◆ Source document ◆
Glaucoma is defined as a specific optic neuropathy [1], therefore optic nerve head (ONH) evaluation is one of the essential elements in disease detection and monitoring. Qualitative assessment of the ONH neuroretinal rim (NRR), cup-to-disc ratio, and retinal nerve fiber layer (RNFL) defect have been reported as valuable parameters in evaluation of glaucomatous damage with different degrees [2].

As structural ONH and RNFL changes usually manifest before functional visual field loss, the appliance of reliable quantifying assessment method may provide a more reliable and reproducible measurements in glaucoma [3, 4]. The introduction of modern imaging modalities such as the confocal scanning laser ophthalmoscope (GDx), scanning laser polarimetry (HRT), and optical coherence tomography (OCT) have offered objective and reproducible measurements of the topographic parameters of both the ONH and the RNFL. However, the scanning laser polarimeter (GDx Nerve Fiber Analyzer; Laser Diagnostics Technologies, San Diego, CA) assesses the RNFL thickness around the optic disc, confocal scanning laser ophthalmoscopy (Heidelberg Retinal Tomograph [HRT]; Heidelberg Engineering, Heidelberg, Germany) and optical coherence tomography (OCT, various devices and manufacturers are available) provide quantitative data of both RNFL thickness and topographic parameters of the ONH [5].

◆ Information given ◆
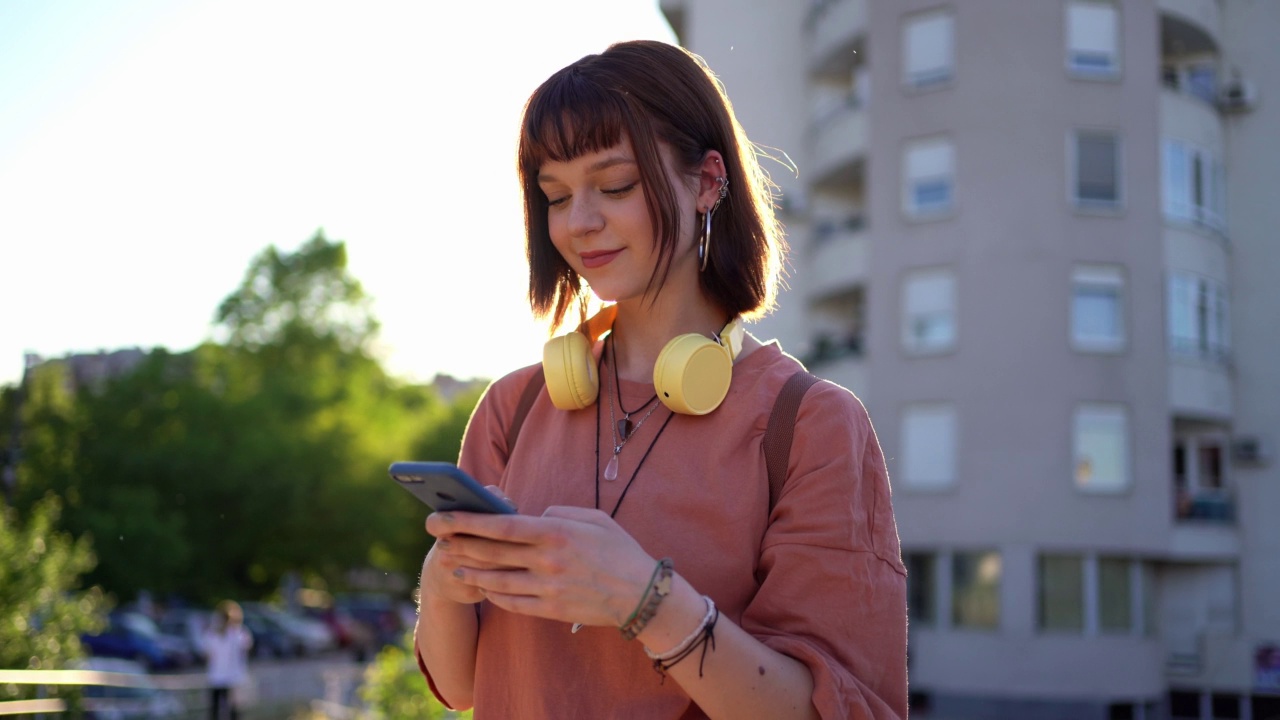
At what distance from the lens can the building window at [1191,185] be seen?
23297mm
...
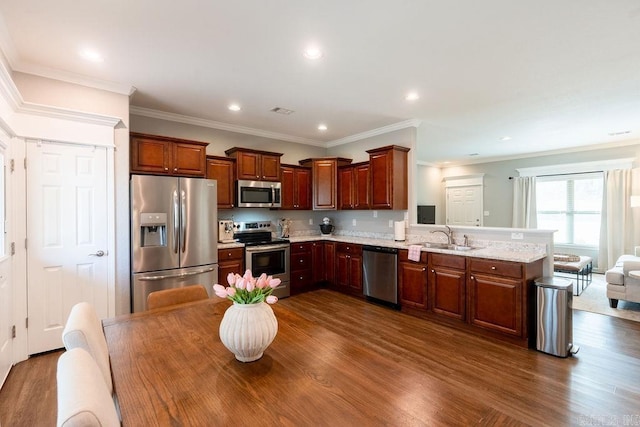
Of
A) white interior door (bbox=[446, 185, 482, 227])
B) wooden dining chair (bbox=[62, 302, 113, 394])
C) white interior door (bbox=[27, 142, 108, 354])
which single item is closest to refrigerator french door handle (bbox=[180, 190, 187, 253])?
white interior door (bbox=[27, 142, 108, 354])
==
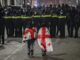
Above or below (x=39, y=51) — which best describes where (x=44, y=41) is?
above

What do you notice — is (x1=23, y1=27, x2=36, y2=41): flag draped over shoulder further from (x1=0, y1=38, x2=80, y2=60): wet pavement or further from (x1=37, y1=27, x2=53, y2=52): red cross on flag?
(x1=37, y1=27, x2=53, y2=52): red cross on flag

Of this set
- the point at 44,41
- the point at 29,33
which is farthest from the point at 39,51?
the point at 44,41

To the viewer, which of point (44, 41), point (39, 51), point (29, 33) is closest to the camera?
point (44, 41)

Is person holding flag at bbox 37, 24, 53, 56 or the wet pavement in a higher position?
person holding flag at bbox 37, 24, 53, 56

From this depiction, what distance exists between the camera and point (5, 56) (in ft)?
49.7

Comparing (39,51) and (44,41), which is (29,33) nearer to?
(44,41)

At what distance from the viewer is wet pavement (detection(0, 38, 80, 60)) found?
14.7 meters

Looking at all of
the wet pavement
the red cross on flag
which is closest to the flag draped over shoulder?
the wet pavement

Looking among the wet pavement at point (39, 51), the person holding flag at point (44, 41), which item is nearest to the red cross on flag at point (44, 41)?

◆ Work order A ◆
In the glaucoma passage, what qualitative assessments of the optic nerve head are reported as valuable for evaluating glaucomatous damage? List them all.
◆ Work order B ◆
According to the glaucoma passage, what changes usually appear before functional visual field loss?
◆ Work order C ◆
Echo the glaucoma passage between "Glaucoma is defined" and "different degrees [2].", inclusive.
Answer using only the glaucoma passage.

◆ Answer space A ◆
- Neuroretinal rim (NRR)
- Cup-to-disc ratio
- Retinal nerve fiber layer (RNFL) defect

◆ Answer space B ◆
Structural ONH and RNFL changes.

◆ Answer space C ◆
Glaucoma is defined as a specific optic neuropathy [1], therefore optic nerve head (ONH) evaluation is one of the essential elements in disease detection and monitoring. Qualitative assessment of the ONH neuroretinal rim (NRR), cup-to-disc ratio, and retinal nerve fiber layer (RNFL) defect have been reported as valuable parameters in evaluation of glaucomatous damage with different degrees [2].